- Stored data -
"""

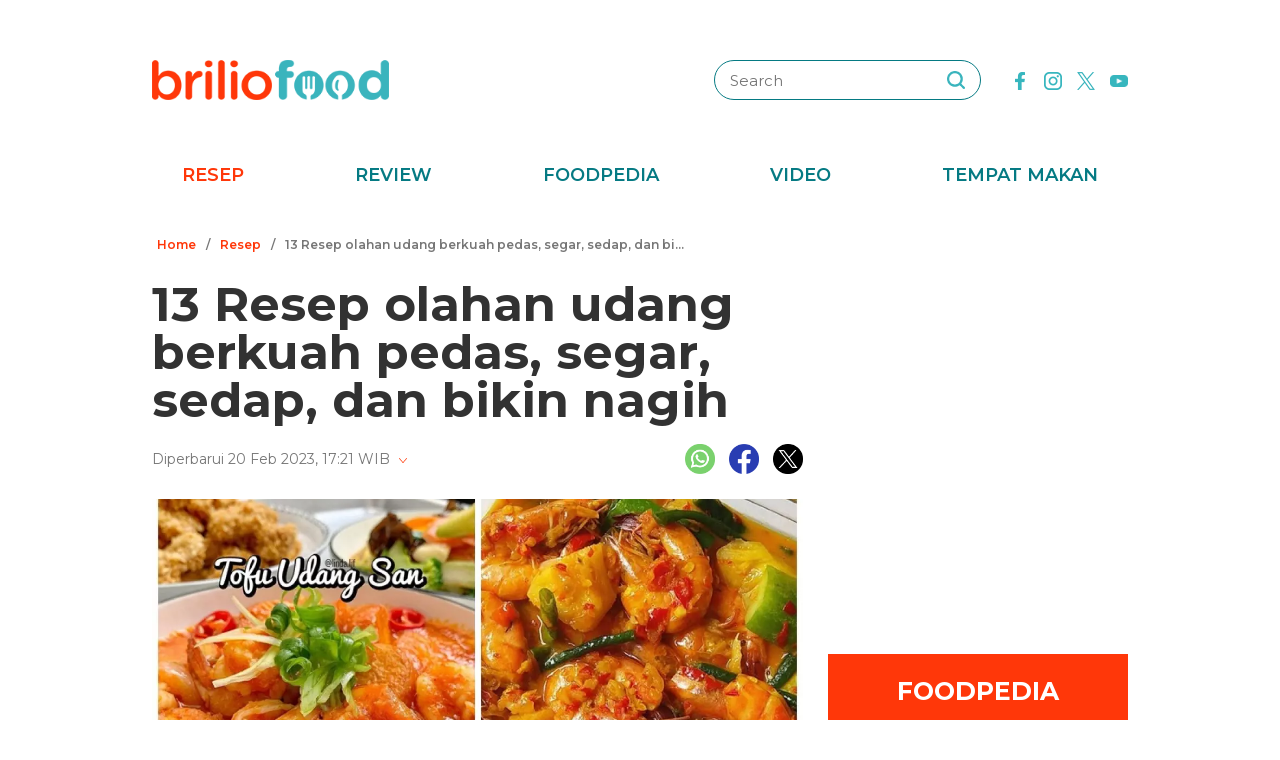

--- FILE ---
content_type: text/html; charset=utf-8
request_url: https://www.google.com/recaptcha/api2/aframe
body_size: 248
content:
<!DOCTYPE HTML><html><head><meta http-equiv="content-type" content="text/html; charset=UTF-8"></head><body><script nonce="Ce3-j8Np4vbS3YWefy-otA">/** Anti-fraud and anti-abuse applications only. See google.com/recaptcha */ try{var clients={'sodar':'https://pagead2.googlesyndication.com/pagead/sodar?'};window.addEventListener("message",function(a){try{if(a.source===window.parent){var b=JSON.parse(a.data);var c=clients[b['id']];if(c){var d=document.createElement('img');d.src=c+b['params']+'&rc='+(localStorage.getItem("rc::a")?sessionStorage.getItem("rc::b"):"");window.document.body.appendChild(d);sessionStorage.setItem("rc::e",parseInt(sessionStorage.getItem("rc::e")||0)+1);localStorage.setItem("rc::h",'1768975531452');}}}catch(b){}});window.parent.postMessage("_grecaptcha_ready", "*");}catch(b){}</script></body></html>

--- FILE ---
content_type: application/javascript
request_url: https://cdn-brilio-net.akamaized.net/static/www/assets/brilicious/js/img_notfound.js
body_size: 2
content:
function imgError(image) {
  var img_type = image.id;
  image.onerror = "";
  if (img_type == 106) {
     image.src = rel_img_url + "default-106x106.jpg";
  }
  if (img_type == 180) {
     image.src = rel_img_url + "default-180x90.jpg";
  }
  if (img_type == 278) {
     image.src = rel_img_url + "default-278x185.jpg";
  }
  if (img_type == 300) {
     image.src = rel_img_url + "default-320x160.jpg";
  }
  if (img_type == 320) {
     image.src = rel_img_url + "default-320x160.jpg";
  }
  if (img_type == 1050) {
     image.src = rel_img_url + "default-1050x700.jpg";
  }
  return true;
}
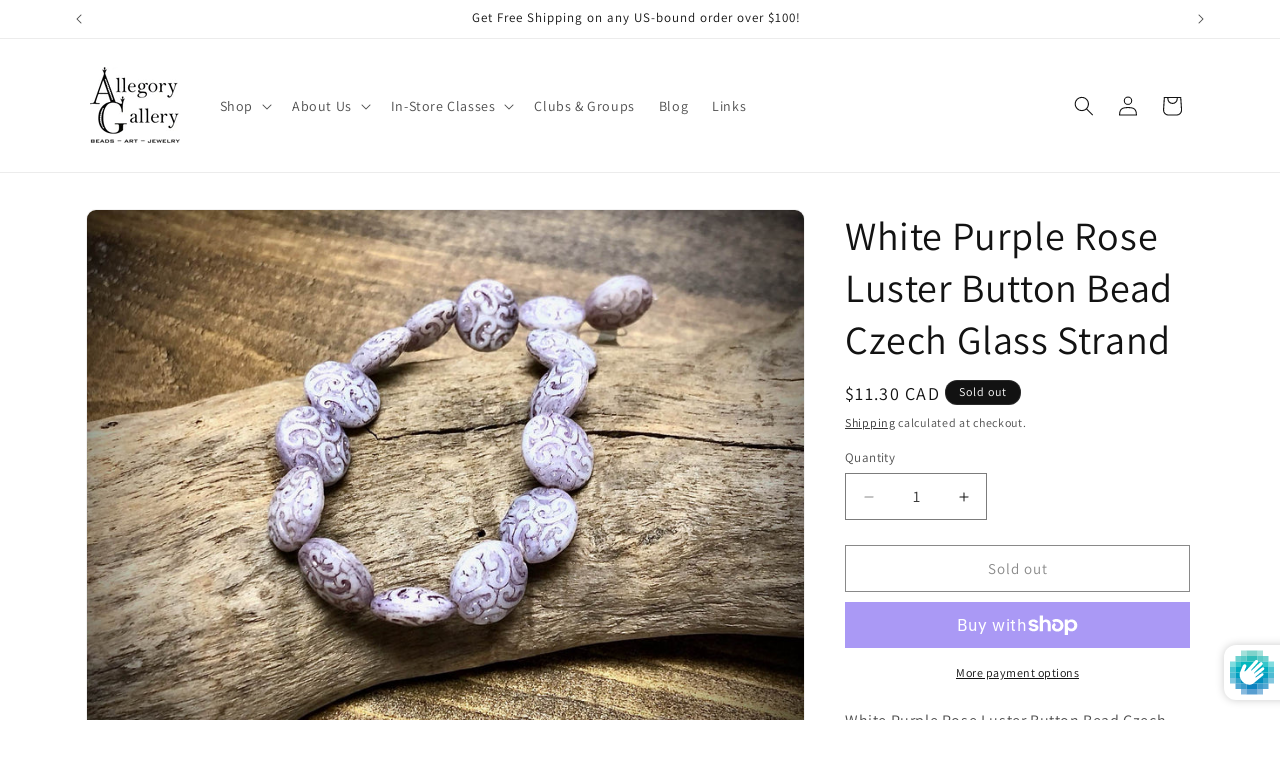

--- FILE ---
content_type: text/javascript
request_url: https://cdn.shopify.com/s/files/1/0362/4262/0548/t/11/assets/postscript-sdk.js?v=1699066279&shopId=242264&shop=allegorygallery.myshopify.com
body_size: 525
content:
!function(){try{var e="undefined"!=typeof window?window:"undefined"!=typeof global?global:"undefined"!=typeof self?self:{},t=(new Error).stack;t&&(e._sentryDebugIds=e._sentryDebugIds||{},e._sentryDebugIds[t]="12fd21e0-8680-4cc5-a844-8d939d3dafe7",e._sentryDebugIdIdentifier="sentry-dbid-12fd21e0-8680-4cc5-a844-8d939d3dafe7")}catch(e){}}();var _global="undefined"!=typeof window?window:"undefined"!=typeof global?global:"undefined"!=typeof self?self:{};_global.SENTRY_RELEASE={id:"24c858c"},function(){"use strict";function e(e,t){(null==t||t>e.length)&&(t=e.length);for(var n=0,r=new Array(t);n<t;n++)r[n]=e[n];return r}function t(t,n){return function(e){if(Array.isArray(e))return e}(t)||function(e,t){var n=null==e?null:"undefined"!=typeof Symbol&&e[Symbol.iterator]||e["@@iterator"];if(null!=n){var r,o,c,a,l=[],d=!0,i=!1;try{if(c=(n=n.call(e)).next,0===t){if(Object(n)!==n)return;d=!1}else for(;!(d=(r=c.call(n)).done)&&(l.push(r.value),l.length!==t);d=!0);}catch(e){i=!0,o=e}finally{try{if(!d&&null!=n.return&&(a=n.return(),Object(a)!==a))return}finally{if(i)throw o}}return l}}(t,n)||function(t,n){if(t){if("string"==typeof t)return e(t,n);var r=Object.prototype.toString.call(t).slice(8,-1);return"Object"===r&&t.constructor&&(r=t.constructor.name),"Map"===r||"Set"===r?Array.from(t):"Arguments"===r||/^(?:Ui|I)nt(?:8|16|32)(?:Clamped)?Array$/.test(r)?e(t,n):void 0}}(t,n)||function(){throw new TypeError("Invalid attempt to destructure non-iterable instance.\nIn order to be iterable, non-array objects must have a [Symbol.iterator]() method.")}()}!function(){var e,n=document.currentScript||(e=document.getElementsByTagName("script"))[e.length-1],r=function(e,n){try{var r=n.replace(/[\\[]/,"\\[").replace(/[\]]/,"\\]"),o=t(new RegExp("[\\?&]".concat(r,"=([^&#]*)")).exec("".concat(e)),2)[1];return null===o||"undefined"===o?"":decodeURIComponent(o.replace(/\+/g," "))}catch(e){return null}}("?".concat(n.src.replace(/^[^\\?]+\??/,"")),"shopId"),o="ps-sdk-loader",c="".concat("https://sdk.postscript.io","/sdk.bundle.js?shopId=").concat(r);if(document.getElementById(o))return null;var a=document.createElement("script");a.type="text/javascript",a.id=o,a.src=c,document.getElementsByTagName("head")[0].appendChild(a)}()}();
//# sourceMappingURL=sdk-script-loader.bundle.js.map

"""

Your reply should consist of the data, transcribed exactly, and should hold no pictures.

- Output of the task -
--- FILE ---
content_type: text/html; charset=utf-8
request_url: https://www.google.com/recaptcha/api2/aframe
body_size: 248
content:
<!DOCTYPE HTML><html><head><meta http-equiv="content-type" content="text/html; charset=UTF-8"></head><body><script nonce="Ce3-j8Np4vbS3YWefy-otA">/** Anti-fraud and anti-abuse applications only. See google.com/recaptcha */ try{var clients={'sodar':'https://pagead2.googlesyndication.com/pagead/sodar?'};window.addEventListener("message",function(a){try{if(a.source===window.parent){var b=JSON.parse(a.data);var c=clients[b['id']];if(c){var d=document.createElement('img');d.src=c+b['params']+'&rc='+(localStorage.getItem("rc::a")?sessionStorage.getItem("rc::b"):"");window.document.body.appendChild(d);sessionStorage.setItem("rc::e",parseInt(sessionStorage.getItem("rc::e")||0)+1);localStorage.setItem("rc::h",'1768975531452');}}}catch(b){}});window.parent.postMessage("_grecaptcha_ready", "*");}catch(b){}</script></body></html>

--- FILE ---
content_type: application/javascript
request_url: https://cdn-brilio-net.akamaized.net/static/www/assets/brilicious/js/img_notfound.js
body_size: 2
content:
function imgError(image) {
  var img_type = image.id;
  image.onerror = "";
  if (img_type == 106) {
     image.src = rel_img_url + "default-106x106.jpg";
  }
  if (img_type == 180) {
     image.src = rel_img_url + "default-180x90.jpg";
  }
  if (img_type == 278) {
     image.src = rel_img_url + "default-278x185.jpg";
  }
  if (img_type == 300) {
     image.src = rel_img_url + "default-320x160.jpg";
  }
  if (img_type == 320) {
     image.src = rel_img_url + "default-320x160.jpg";
  }
  if (img_type == 1050) {
     image.src = rel_img_url + "default-1050x700.jpg";
  }
  return true;
}

--- FILE ---
content_type: text/javascript
request_url: https://cdn.shopify.com/s/files/1/0362/4262/0548/t/11/assets/postscript-sdk.js?v=1699066279&shopId=242264&shop=allegorygallery.myshopify.com
body_size: 525
content:
!function(){try{var e="undefined"!=typeof window?window:"undefined"!=typeof global?global:"undefined"!=typeof self?self:{},t=(new Error).stack;t&&(e._sentryDebugIds=e._sentryDebugIds||{},e._sentryDebugIds[t]="12fd21e0-8680-4cc5-a844-8d939d3dafe7",e._sentryDebugIdIdentifier="sentry-dbid-12fd21e0-8680-4cc5-a844-8d939d3dafe7")}catch(e){}}();var _global="undefined"!=typeof window?window:"undefined"!=typeof global?global:"undefined"!=typeof self?self:{};_global.SENTRY_RELEASE={id:"24c858c"},function(){"use strict";function e(e,t){(null==t||t>e.length)&&(t=e.length);for(var n=0,r=new Array(t);n<t;n++)r[n]=e[n];return r}function t(t,n){return function(e){if(Array.isArray(e))return e}(t)||function(e,t){var n=null==e?null:"undefined"!=typeof Symbol&&e[Symbol.iterator]||e["@@iterator"];if(null!=n){var r,o,c,a,l=[],d=!0,i=!1;try{if(c=(n=n.call(e)).next,0===t){if(Object(n)!==n)return;d=!1}else for(;!(d=(r=c.call(n)).done)&&(l.push(r.value),l.length!==t);d=!0);}catch(e){i=!0,o=e}finally{try{if(!d&&null!=n.return&&(a=n.return(),Object(a)!==a))return}finally{if(i)throw o}}return l}}(t,n)||function(t,n){if(t){if("string"==typeof t)return e(t,n);var r=Object.prototype.toString.call(t).slice(8,-1);return"Object"===r&&t.constructor&&(r=t.constructor.name),"Map"===r||"Set"===r?Array.from(t):"Arguments"===r||/^(?:Ui|I)nt(?:8|16|32)(?:Clamped)?Array$/.test(r)?e(t,n):void 0}}(t,n)||function(){throw new TypeError("Invalid attempt to destructure non-iterable instance.\nIn order to be iterable, non-array objects must have a [Symbol.iterator]() method.")}()}!function(){var e,n=document.currentScript||(e=document.getElementsByTagName("script"))[e.length-1],r=function(e,n){try{var r=n.replace(/[\\[]/,"\\[").replace(/[\]]/,"\\]"),o=t(new RegExp("[\\?&]".concat(r,"=([^&#]*)")).exec("".concat(e)),2)[1];return null===o||"undefined"===o?"":decodeURIComponent(o.replace(/\+/g," "))}catch(e){return null}}("?".concat(n.src.replace(/^[^\\?]+\??/,"")),"shopId"),o="ps-sdk-loader",c="".concat("https://sdk.postscript.io","/sdk.bundle.js?shopId=").concat(r);if(document.getElementById(o))return null;var a=document.createElement("script");a.type="text/javascript",a.id=o,a.src=c,document.getElementsByTagName("head")[0].appendChild(a)}()}();
//# sourceMappingURL=sdk-script-loader.bundle.js.map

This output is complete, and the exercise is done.